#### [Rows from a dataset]
※ ※ ※

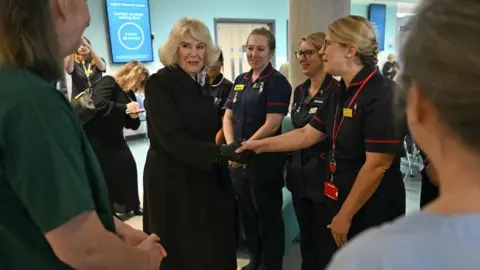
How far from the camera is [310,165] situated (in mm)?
2203

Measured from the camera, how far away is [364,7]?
1080cm

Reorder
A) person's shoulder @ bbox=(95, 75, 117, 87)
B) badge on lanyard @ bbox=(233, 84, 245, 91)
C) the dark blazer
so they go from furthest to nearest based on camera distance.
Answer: person's shoulder @ bbox=(95, 75, 117, 87) < the dark blazer < badge on lanyard @ bbox=(233, 84, 245, 91)

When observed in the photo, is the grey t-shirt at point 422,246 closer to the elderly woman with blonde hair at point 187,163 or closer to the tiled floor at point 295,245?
the tiled floor at point 295,245

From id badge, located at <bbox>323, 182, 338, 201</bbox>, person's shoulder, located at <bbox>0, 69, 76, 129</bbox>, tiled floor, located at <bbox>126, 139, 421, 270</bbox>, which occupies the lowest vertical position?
tiled floor, located at <bbox>126, 139, 421, 270</bbox>

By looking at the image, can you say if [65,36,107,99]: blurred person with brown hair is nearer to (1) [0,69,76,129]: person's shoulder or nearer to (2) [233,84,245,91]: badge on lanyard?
(2) [233,84,245,91]: badge on lanyard

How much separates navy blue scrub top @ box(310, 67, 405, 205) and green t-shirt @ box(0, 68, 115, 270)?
3.85 feet

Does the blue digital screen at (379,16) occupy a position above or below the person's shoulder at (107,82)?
above

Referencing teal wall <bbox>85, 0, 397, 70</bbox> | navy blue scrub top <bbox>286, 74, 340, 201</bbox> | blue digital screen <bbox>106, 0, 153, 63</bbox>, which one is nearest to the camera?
navy blue scrub top <bbox>286, 74, 340, 201</bbox>

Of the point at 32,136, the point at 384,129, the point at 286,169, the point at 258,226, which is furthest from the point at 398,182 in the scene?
the point at 32,136

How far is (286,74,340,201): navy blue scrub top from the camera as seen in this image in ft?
7.00

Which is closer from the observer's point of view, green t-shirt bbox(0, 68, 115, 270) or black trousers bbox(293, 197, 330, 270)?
green t-shirt bbox(0, 68, 115, 270)

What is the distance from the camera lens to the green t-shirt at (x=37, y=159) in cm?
73

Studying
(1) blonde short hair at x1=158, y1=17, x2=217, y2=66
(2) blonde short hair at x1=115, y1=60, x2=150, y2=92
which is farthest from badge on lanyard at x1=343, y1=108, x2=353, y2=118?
(2) blonde short hair at x1=115, y1=60, x2=150, y2=92

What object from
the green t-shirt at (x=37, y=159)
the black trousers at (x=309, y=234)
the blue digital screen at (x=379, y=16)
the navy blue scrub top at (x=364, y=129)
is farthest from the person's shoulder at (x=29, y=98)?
the blue digital screen at (x=379, y=16)
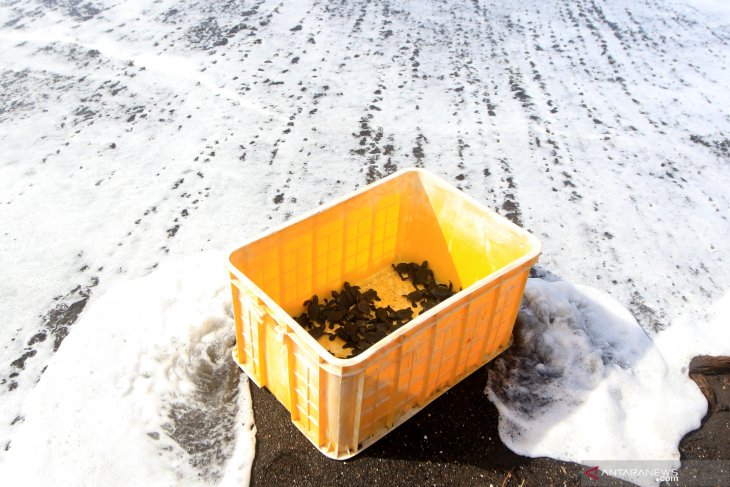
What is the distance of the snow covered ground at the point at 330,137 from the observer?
3.70 metres

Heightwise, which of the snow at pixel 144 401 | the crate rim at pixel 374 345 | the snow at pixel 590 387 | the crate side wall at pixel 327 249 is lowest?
the snow at pixel 144 401

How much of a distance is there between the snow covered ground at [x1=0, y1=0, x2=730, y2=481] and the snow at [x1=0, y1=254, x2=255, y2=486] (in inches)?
1.4

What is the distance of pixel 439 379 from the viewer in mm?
2906

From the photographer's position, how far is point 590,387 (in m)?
3.04

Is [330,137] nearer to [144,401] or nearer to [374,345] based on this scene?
[144,401]

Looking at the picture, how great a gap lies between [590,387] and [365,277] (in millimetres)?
1417

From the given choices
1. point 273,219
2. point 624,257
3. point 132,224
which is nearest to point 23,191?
point 132,224

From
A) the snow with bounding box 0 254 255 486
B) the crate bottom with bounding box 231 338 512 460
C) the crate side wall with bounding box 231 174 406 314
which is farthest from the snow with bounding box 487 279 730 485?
the snow with bounding box 0 254 255 486

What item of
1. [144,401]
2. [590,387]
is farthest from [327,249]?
[590,387]

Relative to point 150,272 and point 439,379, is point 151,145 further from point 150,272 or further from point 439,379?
point 439,379

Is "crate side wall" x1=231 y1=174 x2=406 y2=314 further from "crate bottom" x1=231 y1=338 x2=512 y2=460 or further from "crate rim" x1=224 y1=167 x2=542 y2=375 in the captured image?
"crate bottom" x1=231 y1=338 x2=512 y2=460

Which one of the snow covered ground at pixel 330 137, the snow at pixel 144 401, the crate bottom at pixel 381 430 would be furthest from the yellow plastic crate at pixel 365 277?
the snow covered ground at pixel 330 137

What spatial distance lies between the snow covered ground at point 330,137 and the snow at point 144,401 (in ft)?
0.12

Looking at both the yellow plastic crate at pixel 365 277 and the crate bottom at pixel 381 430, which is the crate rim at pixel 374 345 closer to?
the yellow plastic crate at pixel 365 277
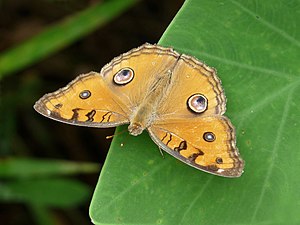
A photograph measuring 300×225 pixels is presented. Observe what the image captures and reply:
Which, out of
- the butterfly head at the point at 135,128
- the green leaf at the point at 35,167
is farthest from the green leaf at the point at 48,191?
the butterfly head at the point at 135,128

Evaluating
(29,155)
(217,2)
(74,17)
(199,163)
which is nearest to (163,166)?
(199,163)

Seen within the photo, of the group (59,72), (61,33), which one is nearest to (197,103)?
(61,33)

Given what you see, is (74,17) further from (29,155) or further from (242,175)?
(242,175)

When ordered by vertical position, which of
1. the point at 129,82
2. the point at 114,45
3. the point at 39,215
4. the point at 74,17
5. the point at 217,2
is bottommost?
the point at 39,215

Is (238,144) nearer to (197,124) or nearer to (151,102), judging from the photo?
(197,124)

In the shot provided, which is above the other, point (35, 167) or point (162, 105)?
point (162, 105)

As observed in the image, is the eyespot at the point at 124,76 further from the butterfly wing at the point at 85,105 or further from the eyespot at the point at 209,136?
the eyespot at the point at 209,136
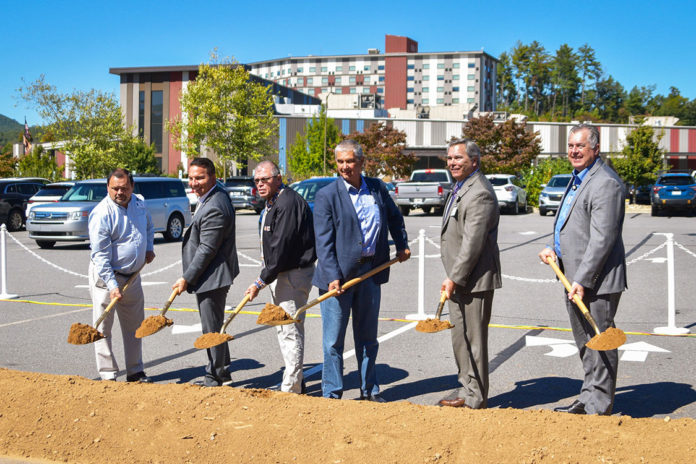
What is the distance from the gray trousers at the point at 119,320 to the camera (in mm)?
5758

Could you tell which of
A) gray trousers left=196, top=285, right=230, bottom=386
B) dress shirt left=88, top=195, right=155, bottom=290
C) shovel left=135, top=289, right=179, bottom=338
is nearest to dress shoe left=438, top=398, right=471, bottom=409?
gray trousers left=196, top=285, right=230, bottom=386

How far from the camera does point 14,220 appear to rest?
83.8ft

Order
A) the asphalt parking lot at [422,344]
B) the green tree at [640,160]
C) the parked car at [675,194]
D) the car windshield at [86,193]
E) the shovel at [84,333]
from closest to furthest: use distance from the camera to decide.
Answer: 1. the shovel at [84,333]
2. the asphalt parking lot at [422,344]
3. the car windshield at [86,193]
4. the parked car at [675,194]
5. the green tree at [640,160]

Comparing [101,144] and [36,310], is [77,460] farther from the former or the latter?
[101,144]

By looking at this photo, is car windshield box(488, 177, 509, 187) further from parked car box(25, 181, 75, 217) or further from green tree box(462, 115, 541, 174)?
parked car box(25, 181, 75, 217)

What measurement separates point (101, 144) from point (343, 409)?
1704 inches

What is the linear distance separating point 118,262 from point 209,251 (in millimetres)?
830

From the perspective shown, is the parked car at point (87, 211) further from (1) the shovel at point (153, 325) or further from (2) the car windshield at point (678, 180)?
(2) the car windshield at point (678, 180)

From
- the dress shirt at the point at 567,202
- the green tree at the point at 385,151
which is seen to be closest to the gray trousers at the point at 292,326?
the dress shirt at the point at 567,202

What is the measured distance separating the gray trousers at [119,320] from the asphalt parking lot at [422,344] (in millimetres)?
471

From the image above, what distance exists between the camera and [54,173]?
150 feet

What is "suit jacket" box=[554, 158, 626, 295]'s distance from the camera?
15.2 feet

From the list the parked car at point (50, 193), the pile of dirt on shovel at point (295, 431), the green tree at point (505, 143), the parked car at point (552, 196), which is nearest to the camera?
the pile of dirt on shovel at point (295, 431)

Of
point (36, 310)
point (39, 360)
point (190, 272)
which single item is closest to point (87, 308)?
point (36, 310)
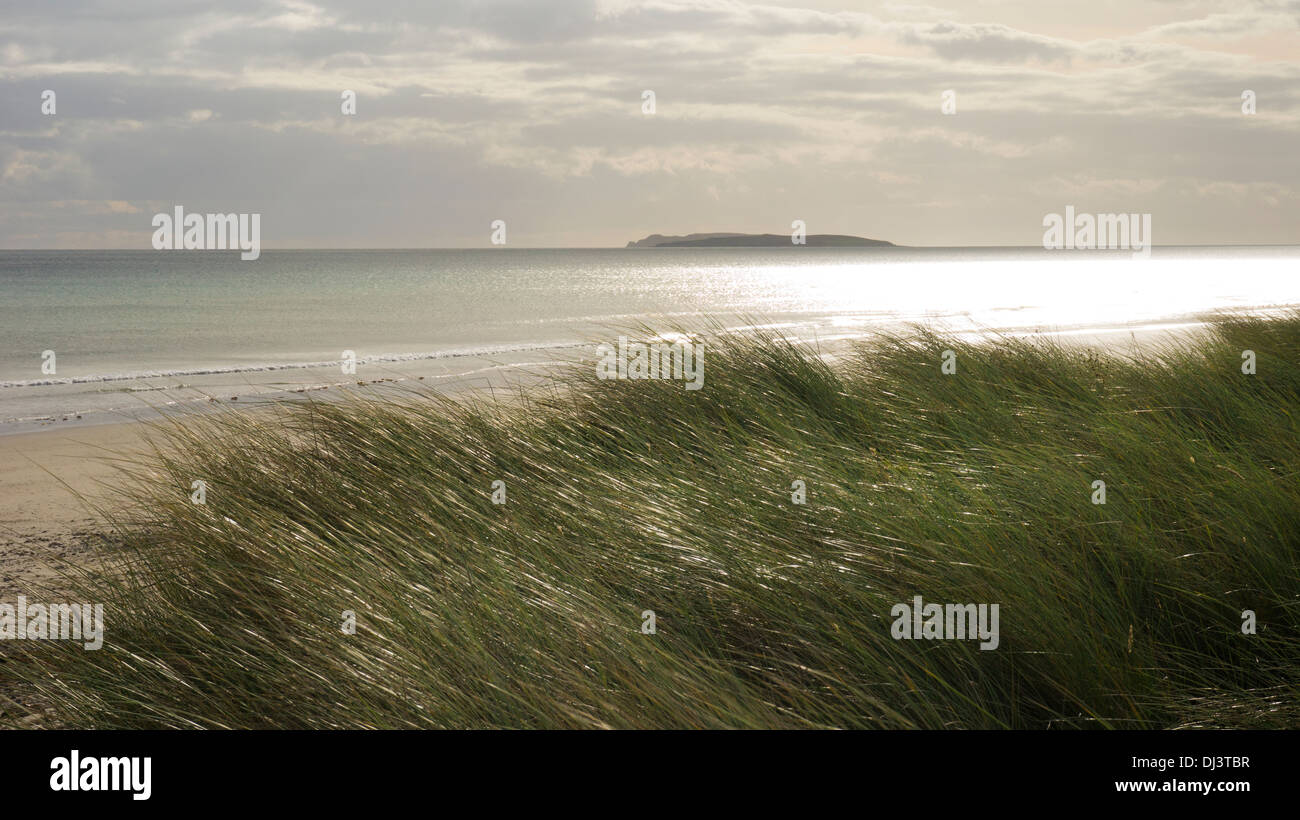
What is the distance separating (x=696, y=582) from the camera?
329cm

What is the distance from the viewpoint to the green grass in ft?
8.78

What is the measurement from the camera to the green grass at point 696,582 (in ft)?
8.78

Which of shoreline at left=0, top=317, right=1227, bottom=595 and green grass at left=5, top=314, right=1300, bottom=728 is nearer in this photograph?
green grass at left=5, top=314, right=1300, bottom=728
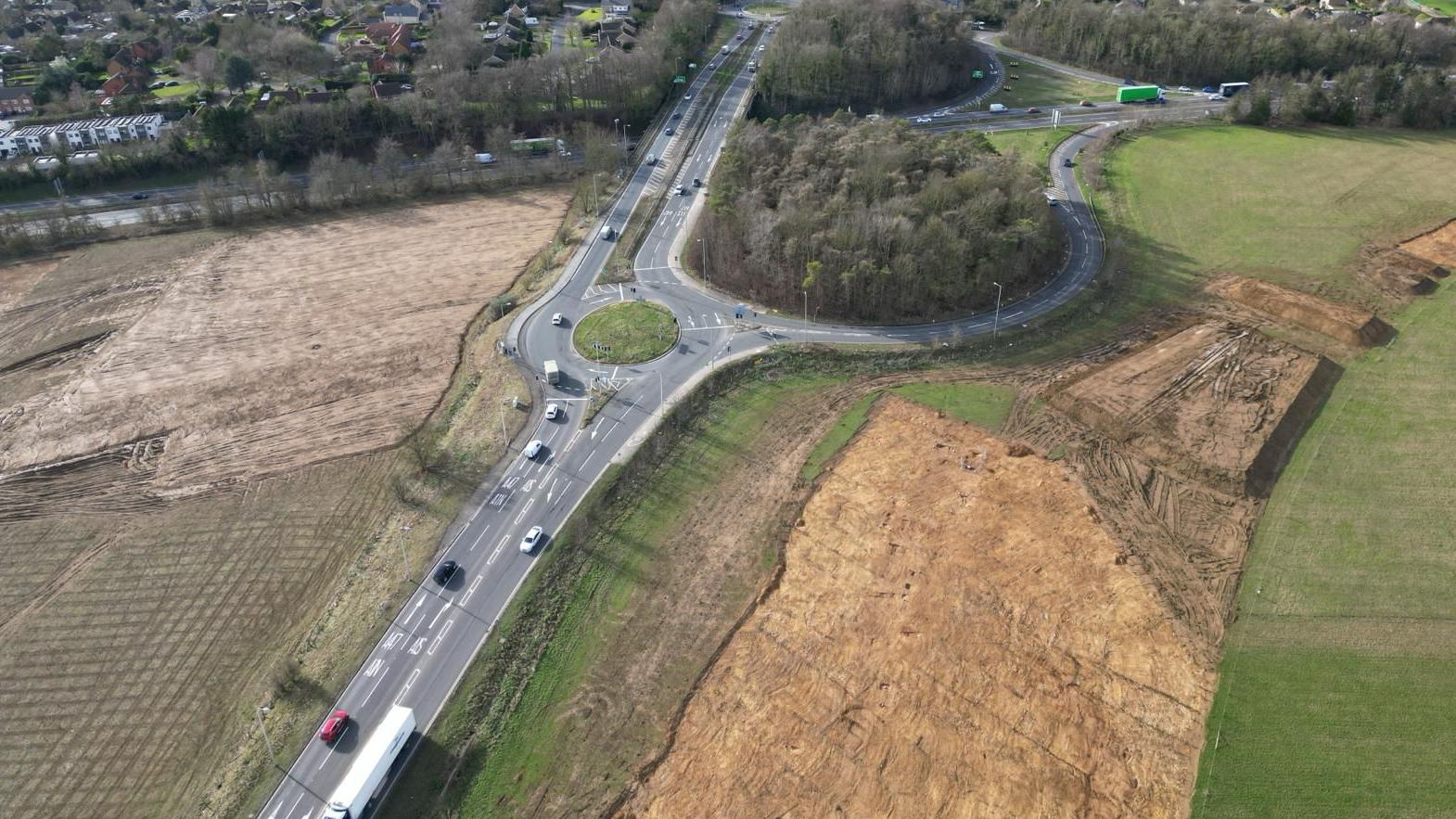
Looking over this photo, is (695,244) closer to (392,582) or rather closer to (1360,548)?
(392,582)

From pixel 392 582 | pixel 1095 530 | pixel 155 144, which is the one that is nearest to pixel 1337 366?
pixel 1095 530

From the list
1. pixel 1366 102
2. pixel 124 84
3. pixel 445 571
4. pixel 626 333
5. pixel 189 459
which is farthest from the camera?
pixel 124 84

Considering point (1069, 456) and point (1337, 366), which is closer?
point (1069, 456)

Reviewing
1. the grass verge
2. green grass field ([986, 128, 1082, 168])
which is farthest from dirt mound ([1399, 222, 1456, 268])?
the grass verge

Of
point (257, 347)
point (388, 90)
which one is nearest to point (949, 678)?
point (257, 347)

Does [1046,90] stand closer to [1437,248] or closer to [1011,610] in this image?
[1437,248]
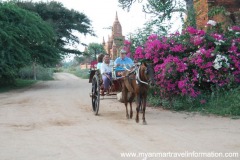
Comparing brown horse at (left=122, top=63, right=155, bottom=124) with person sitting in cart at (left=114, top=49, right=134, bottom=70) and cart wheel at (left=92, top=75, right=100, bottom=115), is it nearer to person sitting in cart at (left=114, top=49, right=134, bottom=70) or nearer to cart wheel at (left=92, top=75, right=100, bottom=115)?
person sitting in cart at (left=114, top=49, right=134, bottom=70)

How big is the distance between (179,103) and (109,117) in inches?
99.3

※ ※ ※

#### [Requirement]
Lay out the records as a Markdown table with the columns Row and Line, starting at the beginning of the records and ending at the line that contains "Answer: person's shoulder", with blank lines and pictures left out.

#### [Final result]
| Row | Line |
|---|---|
| 1 | How far from the camera is [310,165] situated (in mm)? |
| 2 | 2203 |
| 3 | Measured from the camera, how far away is [364,7]? |
| 4 | 1080cm |
| 5 | Reorder |
| 6 | A) person's shoulder @ bbox=(95, 75, 117, 87) |
| 7 | B) badge on lanyard @ bbox=(233, 84, 245, 91) |
| 8 | C) the dark blazer |
| 9 | so they go from furthest to nearest based on camera distance. |
| 10 | Answer: person's shoulder @ bbox=(95, 75, 117, 87) < the dark blazer < badge on lanyard @ bbox=(233, 84, 245, 91) |